Microsoft Azure is a cloud platform that helps individuals and organizations provision, deploy, and operate cloud-based services and IT assessment. When you are starting to use Azure, you create an Azure account. Microsoft lets users start Azure with a free Azure account. In Azure, the maximum number of services and resources is applied on per-subscription and per-region levels.

Azure Resource Manager (ARM) versus Azure Service Manager (ASM)
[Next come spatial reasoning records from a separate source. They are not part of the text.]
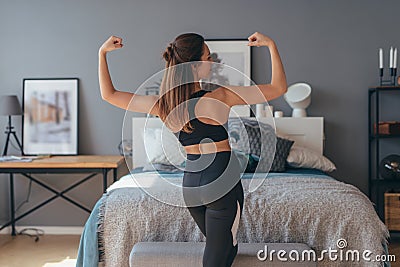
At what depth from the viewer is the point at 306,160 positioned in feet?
13.7

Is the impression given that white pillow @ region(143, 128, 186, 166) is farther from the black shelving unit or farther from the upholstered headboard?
the black shelving unit

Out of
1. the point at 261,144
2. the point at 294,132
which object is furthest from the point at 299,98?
the point at 261,144

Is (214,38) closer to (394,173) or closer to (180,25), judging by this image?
(180,25)

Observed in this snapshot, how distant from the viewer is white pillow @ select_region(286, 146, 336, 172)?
13.6 ft

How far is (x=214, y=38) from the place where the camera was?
464 centimetres

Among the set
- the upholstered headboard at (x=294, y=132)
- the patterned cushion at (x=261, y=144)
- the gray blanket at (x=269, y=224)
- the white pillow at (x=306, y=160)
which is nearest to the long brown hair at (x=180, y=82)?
the gray blanket at (x=269, y=224)

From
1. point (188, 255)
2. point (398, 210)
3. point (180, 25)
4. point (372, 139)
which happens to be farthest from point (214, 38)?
point (188, 255)

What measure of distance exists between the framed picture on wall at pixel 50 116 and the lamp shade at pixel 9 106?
0.54ft

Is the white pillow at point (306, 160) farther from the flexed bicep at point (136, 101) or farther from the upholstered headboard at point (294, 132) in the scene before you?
the flexed bicep at point (136, 101)

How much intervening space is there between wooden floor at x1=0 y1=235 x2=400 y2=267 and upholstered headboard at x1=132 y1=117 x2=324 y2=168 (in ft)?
2.90

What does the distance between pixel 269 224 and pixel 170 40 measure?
92.1 inches

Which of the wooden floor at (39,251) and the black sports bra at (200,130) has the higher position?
the black sports bra at (200,130)

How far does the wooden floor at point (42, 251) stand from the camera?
3.91 m

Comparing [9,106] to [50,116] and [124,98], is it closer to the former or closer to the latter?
[50,116]
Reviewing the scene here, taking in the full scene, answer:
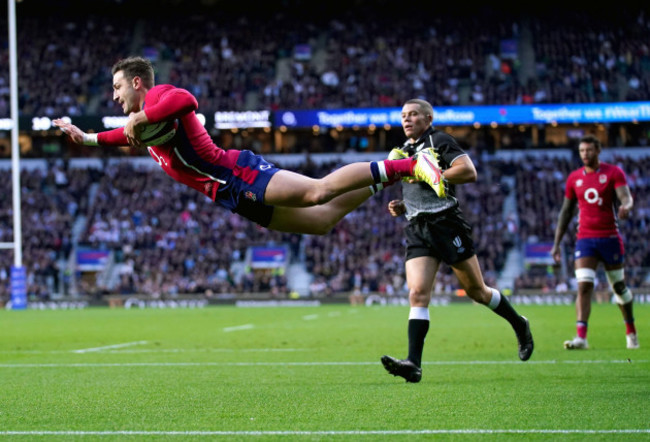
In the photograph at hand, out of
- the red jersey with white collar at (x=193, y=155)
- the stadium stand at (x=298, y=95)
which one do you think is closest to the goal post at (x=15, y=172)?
the stadium stand at (x=298, y=95)

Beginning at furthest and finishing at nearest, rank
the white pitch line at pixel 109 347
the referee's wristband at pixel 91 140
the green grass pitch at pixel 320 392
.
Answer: the white pitch line at pixel 109 347 → the referee's wristband at pixel 91 140 → the green grass pitch at pixel 320 392

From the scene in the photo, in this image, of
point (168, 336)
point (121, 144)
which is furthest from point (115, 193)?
point (121, 144)

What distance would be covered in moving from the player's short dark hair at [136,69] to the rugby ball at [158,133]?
57cm

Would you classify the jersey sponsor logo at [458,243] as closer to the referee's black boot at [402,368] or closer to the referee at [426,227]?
the referee at [426,227]

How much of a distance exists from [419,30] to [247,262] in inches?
639

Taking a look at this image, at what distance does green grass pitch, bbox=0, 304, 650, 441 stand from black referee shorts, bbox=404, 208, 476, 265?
1069 mm

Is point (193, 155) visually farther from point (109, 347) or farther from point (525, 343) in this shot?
point (109, 347)

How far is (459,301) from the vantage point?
31.9m

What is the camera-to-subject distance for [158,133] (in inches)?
250

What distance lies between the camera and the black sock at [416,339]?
23.2 ft

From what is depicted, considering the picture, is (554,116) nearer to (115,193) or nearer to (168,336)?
(115,193)

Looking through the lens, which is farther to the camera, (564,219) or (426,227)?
(564,219)

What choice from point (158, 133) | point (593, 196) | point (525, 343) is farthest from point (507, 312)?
point (158, 133)

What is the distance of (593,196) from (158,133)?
5.74 metres
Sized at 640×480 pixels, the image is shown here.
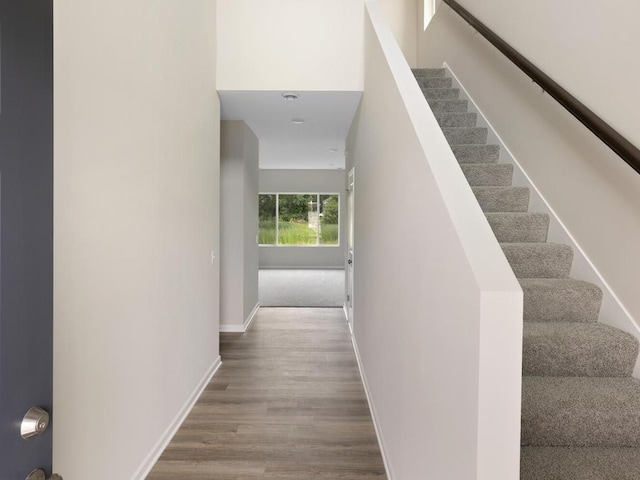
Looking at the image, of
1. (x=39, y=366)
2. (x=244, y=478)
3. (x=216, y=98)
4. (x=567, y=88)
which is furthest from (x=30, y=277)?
(x=216, y=98)

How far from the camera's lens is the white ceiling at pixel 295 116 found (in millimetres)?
3359

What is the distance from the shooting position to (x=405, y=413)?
1566 mm

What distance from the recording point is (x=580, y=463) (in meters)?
1.25

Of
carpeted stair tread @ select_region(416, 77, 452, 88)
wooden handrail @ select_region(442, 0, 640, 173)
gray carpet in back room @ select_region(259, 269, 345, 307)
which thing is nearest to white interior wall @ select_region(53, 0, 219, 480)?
wooden handrail @ select_region(442, 0, 640, 173)

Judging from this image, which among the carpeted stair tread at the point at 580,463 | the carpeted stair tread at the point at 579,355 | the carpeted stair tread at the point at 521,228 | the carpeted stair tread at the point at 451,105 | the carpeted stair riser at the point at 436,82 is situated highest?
the carpeted stair riser at the point at 436,82

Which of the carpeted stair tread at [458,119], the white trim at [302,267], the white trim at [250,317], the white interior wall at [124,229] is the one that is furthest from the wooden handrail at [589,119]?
the white trim at [302,267]

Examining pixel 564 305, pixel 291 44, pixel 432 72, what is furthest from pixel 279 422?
pixel 432 72

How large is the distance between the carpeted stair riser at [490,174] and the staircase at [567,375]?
455 mm

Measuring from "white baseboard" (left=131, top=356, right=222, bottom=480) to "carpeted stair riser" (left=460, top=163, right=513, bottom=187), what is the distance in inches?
99.7

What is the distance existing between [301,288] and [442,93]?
14.9ft

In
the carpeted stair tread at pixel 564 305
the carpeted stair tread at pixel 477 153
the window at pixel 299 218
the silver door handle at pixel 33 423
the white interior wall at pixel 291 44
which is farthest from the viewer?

Microsoft Azure has two different deployment models:

The first is called the Azure Service Management model. In this model, each resource that existed in the cloud is independent and has no connection with another cloud. The resources for hosting virtual machines are provided by a Cloud Service, which is required in this model so that it acts as a container to host these VMs. There is also a network interface card (NIC) and an IP address, which are allocated by Azure linked with this VM. The VHD for each virtual machine is usually saved as a page blob in Azure Storage. A storage account is also required in this model. These VHDs stores the operating system as well as the temporary and additional data disks. If you want to deploy a virtual network, (optional) with the classic deployment model, you can create a subnetted structure and allocate the subnets in the same VNET, and let the target virtual machine use the same VNET.
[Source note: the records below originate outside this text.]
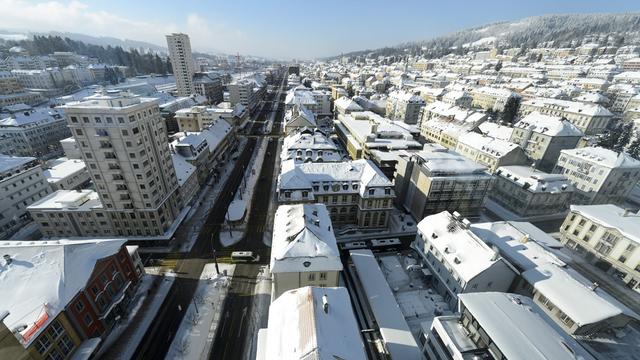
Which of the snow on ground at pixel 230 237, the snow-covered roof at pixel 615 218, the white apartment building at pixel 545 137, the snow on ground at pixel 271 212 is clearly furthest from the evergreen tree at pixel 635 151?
the snow on ground at pixel 230 237

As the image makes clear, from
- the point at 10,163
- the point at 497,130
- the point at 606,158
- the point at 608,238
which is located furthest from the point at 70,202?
the point at 497,130

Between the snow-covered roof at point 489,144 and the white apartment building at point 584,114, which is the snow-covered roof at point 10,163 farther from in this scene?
the white apartment building at point 584,114

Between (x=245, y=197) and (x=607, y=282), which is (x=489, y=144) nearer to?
(x=607, y=282)

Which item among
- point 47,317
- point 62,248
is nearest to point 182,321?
point 47,317

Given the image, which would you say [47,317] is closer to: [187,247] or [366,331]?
[187,247]

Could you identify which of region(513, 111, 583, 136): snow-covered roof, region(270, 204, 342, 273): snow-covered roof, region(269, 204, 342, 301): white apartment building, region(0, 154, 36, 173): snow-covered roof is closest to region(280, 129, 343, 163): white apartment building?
region(270, 204, 342, 273): snow-covered roof
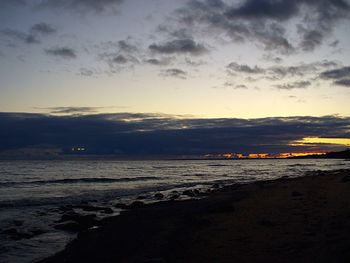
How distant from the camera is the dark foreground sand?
32.4ft

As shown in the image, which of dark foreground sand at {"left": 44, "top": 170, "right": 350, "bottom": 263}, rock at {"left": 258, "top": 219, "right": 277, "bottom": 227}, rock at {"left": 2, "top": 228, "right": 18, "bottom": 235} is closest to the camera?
dark foreground sand at {"left": 44, "top": 170, "right": 350, "bottom": 263}

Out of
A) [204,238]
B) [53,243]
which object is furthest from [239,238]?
[53,243]

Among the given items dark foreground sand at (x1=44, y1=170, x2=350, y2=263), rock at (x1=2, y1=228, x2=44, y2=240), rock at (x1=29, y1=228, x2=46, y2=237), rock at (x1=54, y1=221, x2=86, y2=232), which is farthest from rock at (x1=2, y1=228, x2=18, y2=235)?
dark foreground sand at (x1=44, y1=170, x2=350, y2=263)

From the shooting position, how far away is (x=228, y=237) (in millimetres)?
12367

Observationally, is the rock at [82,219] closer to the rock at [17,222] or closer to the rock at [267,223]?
the rock at [17,222]

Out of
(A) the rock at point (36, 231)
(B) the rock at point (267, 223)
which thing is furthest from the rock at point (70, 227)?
(B) the rock at point (267, 223)

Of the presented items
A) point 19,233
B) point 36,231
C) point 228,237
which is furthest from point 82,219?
point 228,237

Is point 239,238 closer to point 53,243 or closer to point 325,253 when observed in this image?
point 325,253

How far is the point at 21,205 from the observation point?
26.0m

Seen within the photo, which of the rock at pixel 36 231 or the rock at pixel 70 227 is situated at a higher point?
the rock at pixel 70 227

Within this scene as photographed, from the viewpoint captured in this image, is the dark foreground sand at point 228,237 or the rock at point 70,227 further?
the rock at point 70,227

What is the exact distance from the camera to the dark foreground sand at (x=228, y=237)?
389 inches

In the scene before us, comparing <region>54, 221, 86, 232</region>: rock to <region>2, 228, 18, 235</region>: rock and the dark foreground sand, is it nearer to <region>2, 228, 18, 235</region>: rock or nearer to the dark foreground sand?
the dark foreground sand

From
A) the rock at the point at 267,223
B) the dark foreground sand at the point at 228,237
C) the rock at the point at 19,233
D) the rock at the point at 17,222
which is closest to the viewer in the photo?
the dark foreground sand at the point at 228,237
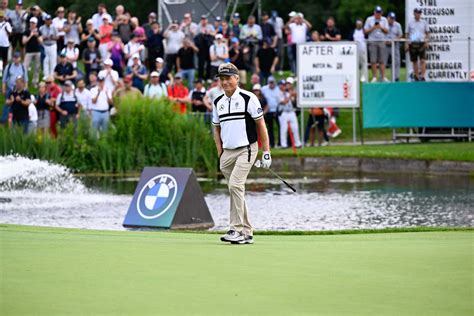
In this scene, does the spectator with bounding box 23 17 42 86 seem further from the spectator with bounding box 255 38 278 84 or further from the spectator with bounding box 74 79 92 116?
the spectator with bounding box 255 38 278 84

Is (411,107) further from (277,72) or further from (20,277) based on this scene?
(20,277)

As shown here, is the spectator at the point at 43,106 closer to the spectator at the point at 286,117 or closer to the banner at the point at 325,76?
the spectator at the point at 286,117

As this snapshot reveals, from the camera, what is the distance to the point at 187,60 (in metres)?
36.2

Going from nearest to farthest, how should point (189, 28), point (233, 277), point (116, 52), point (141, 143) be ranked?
point (233, 277), point (141, 143), point (116, 52), point (189, 28)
Azure Resource Manager Deployment

The other deployment model is the Azure Resource Manager deployment model, (ARM). It lets you deploy, manage, and monitor all of the IT resources in the cloud such as virtual machines, storage accounts, virtual networks, or a database with a logical group, called a resource group. The advantage is organizing the resources in a logical way, and all the resources in the same resource group share the same life cycle, meaning you can deploy, update, or delete them in a single operation. Another advantage is that resources deployed with ARM model can also be provisioned by a JSON-based template. While interacting with the ARM, you can use command-line tools such as Azure PowerShell or Azure CLI, and you can also use ARM RESTful APIs. When you start to deploy each a new resource in Azure, it will be necessary to specify the deployment model if this resource exists in two models. The Resource Manager deployment model and classic deployment model are not completely compatible with each other. ARM model is strongly recommended by Microsoft while deploying new IT solutions.